Hello,

another busy benchmarking + profiling period for database querying, but this time more rigorous and awesome.

* wrote a generic query analyzer which logs query statements, EXPLAIN, ANALYZE, spots and informs of particular queries that yield inefficient query plans;

* wrote a very simple but rather exhaustive profiler (using python's cProfile) which logs query times, function calls, etc.; output is used to see which parts of the e.g. backend are slow during API calls; output can be easily used to construct a general query 'profile' for a particular database, etc.; [1]

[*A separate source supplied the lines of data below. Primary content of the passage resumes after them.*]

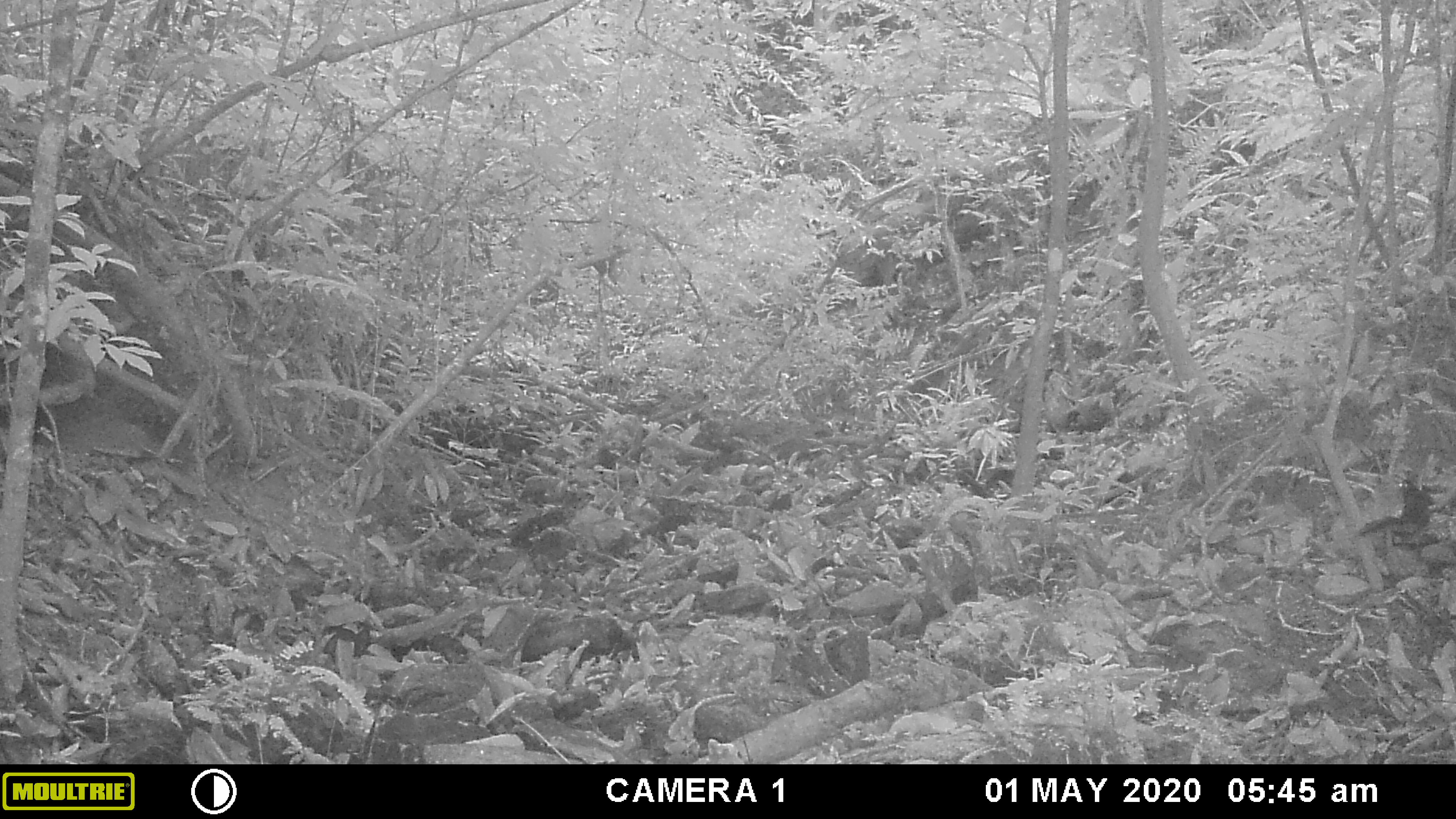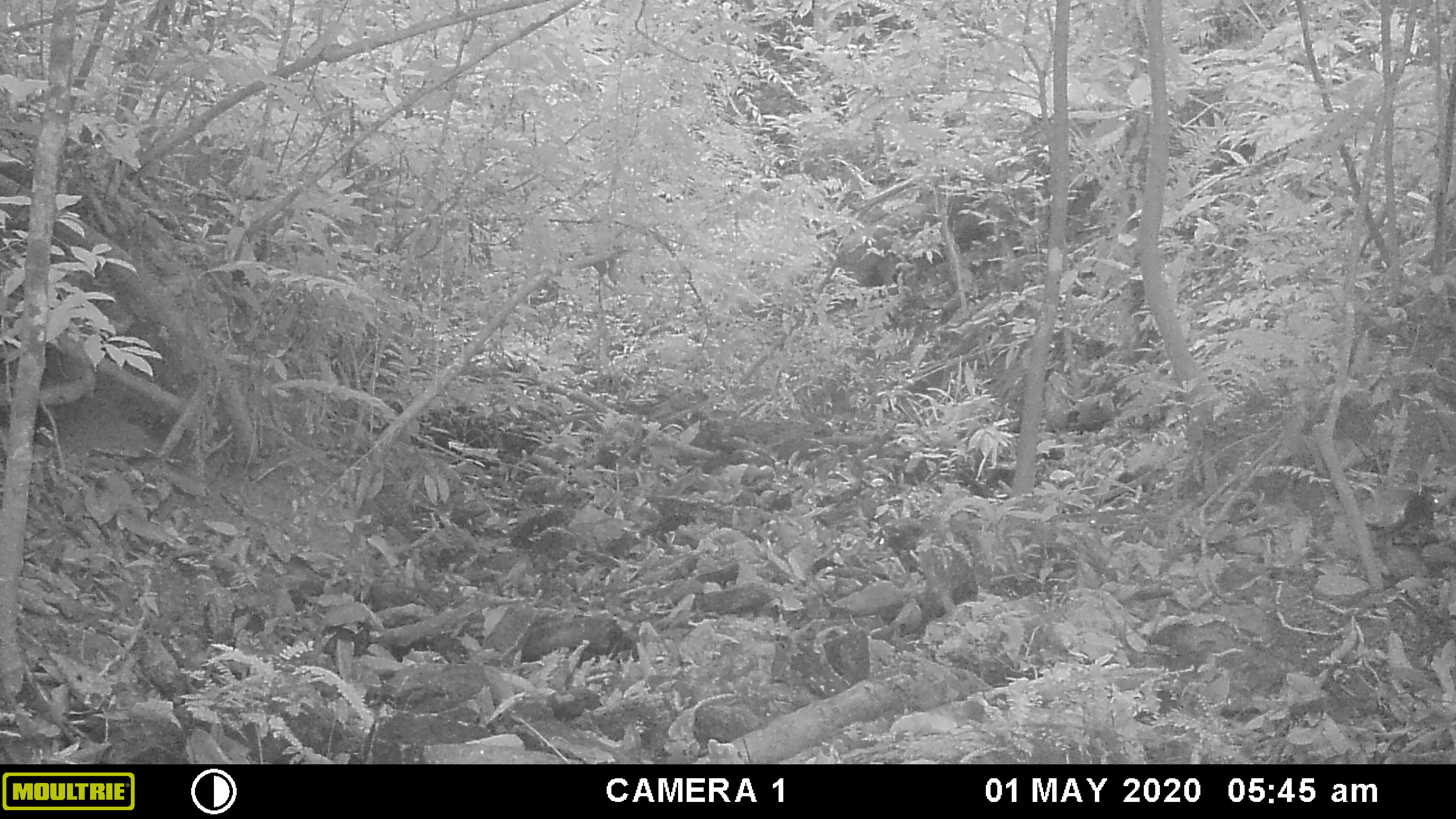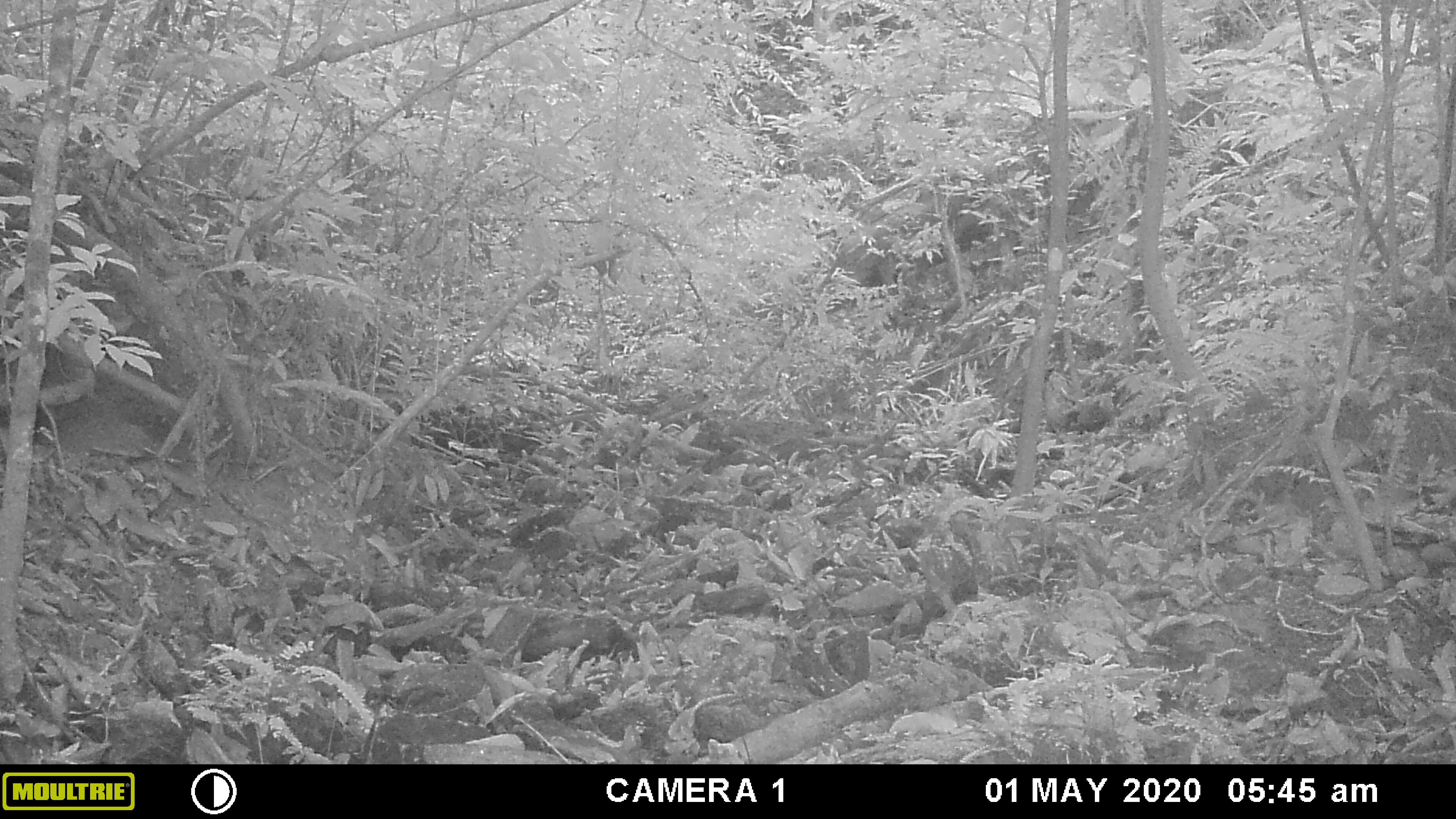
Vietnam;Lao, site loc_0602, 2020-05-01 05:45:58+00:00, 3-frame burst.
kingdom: Animalia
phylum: Chordata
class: Mammalia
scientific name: Mammalia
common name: mammal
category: unidentified small mammal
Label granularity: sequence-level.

* benchmarked lots of different queries using these tools, recorded query times, was able to observe deviations/discrepancies;

* uploaded the whole database and benchmarked briefly on an amazon EC2 m2.2xlarge instance;

* concluded that, provided there is enough memory to cache *and hold* the indexes in cache, query times are good;

* in particular, tested the following query scheme extensively: [2] (see comments there as well if curious); concluded that it runs well;

* opted for testing raw SQL queries (from within Flask/python) - so far, translating them into ORM queries (while being careful) resulted in degraded performance; if we have to end up using raw SQL, I will create a way to encapsulate them nicely;

* made sure data importing is not slowed and remains a quick-enough procedure;

* researched PostgreSQL stuff, especially its two-layer caching; I now have an understanding of the way pgsql caches things in memory, how statistics on index usage are gathered and used for maintaining buffer_cache, etc.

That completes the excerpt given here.